DSC_0875 by gillo45, on Flickr

With the help from Edward I have a great Planted Tank


----------



## sussex_cichlids (21 Feb 2012)

Hi gillo
Looks Lovely only going to get better with time


----------



## Ady34 (21 Feb 2012)

indeed you do, great looking set up.


----------



## Aquadream (21 Feb 2012)

This is very charming island you'v got there.


----------



## Iain Sutherland (21 Feb 2012)

good looking tank mate.


----------



## Antoni (21 Feb 2012)

Nice looking tank! Will keep an eye on this one definitely!


----------



## faizal (22 Feb 2012)

That is a sweet tank


----------



## gillo45 (22 Feb 2012)

Thanks guys like I said all thanks to Edward (piece-of-fish) he is a great guy.
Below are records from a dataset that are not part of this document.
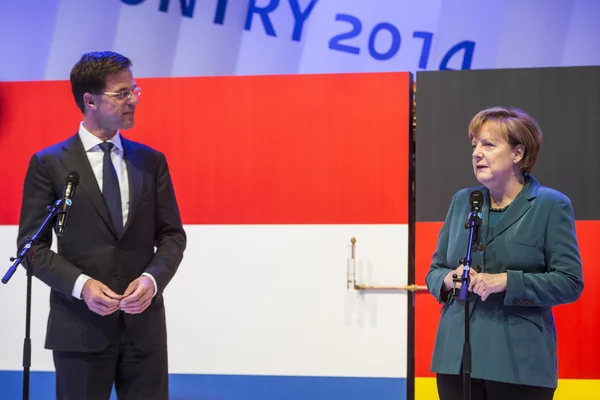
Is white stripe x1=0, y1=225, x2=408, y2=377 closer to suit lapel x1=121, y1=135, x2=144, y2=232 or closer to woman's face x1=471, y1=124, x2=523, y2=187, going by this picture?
suit lapel x1=121, y1=135, x2=144, y2=232

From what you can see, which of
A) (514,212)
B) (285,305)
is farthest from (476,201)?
(285,305)

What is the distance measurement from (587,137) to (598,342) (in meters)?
0.94

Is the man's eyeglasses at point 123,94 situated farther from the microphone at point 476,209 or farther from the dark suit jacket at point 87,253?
the microphone at point 476,209

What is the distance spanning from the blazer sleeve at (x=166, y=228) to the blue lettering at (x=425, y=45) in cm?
215

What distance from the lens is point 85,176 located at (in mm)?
2740

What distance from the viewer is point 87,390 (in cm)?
261

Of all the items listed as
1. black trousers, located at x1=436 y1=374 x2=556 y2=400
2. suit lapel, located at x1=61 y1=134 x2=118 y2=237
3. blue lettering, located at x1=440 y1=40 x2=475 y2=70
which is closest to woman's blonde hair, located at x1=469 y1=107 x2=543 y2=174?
black trousers, located at x1=436 y1=374 x2=556 y2=400

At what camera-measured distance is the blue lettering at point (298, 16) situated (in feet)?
15.4

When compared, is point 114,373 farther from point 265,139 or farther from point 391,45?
point 391,45

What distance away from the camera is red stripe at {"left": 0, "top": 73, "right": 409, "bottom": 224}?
3.75 m

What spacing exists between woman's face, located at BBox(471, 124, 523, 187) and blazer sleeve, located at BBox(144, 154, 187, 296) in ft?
3.66

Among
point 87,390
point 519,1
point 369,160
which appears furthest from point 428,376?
point 519,1

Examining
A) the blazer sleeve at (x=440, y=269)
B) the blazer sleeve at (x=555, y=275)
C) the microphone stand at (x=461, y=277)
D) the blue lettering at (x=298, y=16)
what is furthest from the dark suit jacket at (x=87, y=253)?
the blue lettering at (x=298, y=16)

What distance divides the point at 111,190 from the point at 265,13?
2.32 metres
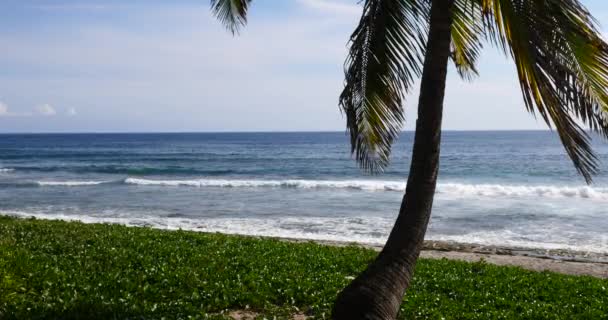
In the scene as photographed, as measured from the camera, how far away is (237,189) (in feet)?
121

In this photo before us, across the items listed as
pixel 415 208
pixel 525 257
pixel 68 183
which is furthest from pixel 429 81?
pixel 68 183

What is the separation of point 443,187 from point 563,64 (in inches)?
1259

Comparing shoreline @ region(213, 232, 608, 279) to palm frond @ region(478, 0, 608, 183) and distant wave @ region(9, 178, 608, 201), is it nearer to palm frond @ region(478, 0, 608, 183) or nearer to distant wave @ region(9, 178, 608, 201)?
palm frond @ region(478, 0, 608, 183)

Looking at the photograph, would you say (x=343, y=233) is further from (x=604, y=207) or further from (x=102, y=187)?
(x=102, y=187)

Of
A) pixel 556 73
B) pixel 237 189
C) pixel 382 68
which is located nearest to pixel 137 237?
pixel 382 68

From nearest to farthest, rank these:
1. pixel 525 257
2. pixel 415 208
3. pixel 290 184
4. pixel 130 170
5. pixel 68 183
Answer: pixel 415 208 < pixel 525 257 < pixel 290 184 < pixel 68 183 < pixel 130 170

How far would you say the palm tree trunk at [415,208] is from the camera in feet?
19.5

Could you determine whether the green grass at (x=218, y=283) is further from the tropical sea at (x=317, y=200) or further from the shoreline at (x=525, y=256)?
the shoreline at (x=525, y=256)

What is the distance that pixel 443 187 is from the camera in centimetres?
3641

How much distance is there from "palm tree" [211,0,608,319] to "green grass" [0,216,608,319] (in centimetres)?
164

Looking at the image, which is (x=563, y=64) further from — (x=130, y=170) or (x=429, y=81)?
(x=130, y=170)

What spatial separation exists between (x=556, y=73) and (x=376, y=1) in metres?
2.54

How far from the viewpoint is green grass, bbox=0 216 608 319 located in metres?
7.41

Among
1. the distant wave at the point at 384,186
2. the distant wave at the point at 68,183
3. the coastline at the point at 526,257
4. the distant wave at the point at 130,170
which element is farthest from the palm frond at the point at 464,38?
the distant wave at the point at 130,170
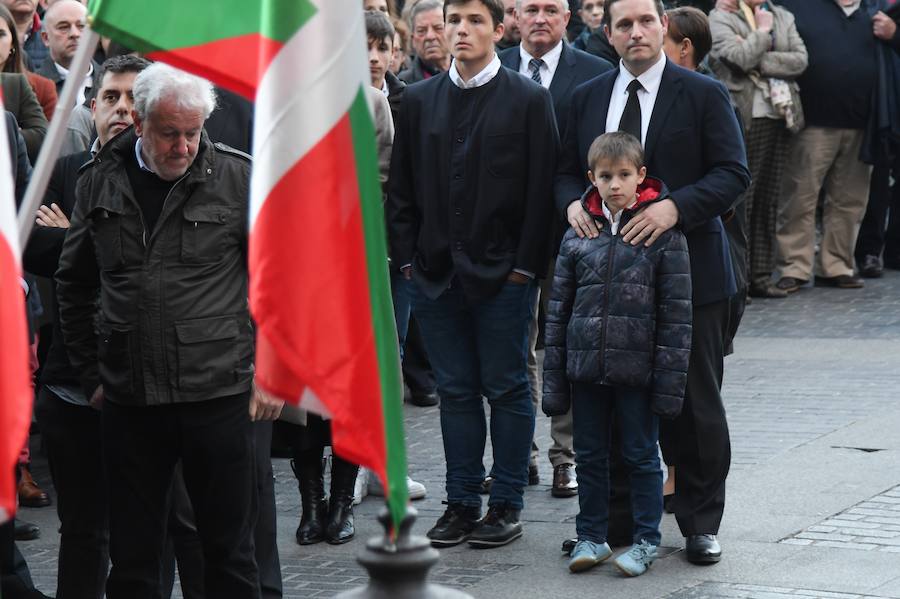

Might do a journal later on


----------



## sussex_cichlids (22 Feb 2012)

Gillo a Journal sounds good will it be for this tank or a new project look forward to following it


----------



## Antipofish (22 Feb 2012)

Very stunning.  High impact and visually very appealing.  Love the chunky wood too, adds a real feel to it all


----------



## Iain Sutherland (22 Feb 2012)

I think a journal is a must as we would all like to see this progress!
I'd move you drop checker though.. co2 from diffuser will be being pushed straight at it where it is.  I like mine under the outlets quite low down.


----------



## gillo45 (22 Feb 2012)

Antipofish said:
			
		

> Very stunning.  High impact and visually very appealing.  Love the chunky wood too, adds a real feel to it all



Thanks Antipofish



			
				sussex_cichlids said:
			
		

> Gillo a Journal sounds good will it be for this tank or a new project look forward to following it



if i do a Journal it will be for this Tank 





			
				easerthegeezer said:
			
		

> I think a journal is a must as we would all like to see this progress!
> I'd move you drop checker though.. co2 from diffuser will be being pushed straight at it where it is. I like mine under the outlets quite low down.



thanks for the advise it makes sense will move it tonight and monitor the results

many thanks Guys


----------



## Radik (22 Feb 2012)

Hi Ben


----------



## gillo45 (22 Feb 2012)

Hi Radik lol


----------



## Piece-of-fish (22 Feb 2012)

Plant list:

Cryptocoryne var. Balansae
Cryptocoryne Wendtii Green
Anubias Barteri var Barteri i guess
Anubias barteri var nana
Anubias barteri var nana petite
Round Pelia
Microsorum pteropus var needle and trident
Unknown moss from Westygxx (probably peocock)
Bolbitis Heudelotii


----------



## LondonDragon (30 Apr 2012)

Any updated on this one?


----------



## Rowly (30 Apr 2012)

+1 for updates!


----------



## Nathaniel Whiteside (30 Apr 2012)

Yeah, looks absolutley stunning! 
I would love to see a recent Photo.

Regards


----------



## Piece-of-fish (3 May 2012)

Unfortunately there will be no more updates  8)  The tank is down.


----------



## Radik (3 May 2012)

Ben the tank killer


----------



## Antipofish (3 May 2012)

Piece-of-fish said:
			
		

> Unfortunately there will be no more updates  8)  The tank is down.



Shame. it was lovely.


----------



## Nathaniel Whiteside (7 May 2012)

Radik said:
			
		

> Ben the tank killer






True,it is a shame. Great looking tank !


----------



## gillo45 (14 Jul 2012)

It will be back guys with a twist. Watch the space


----------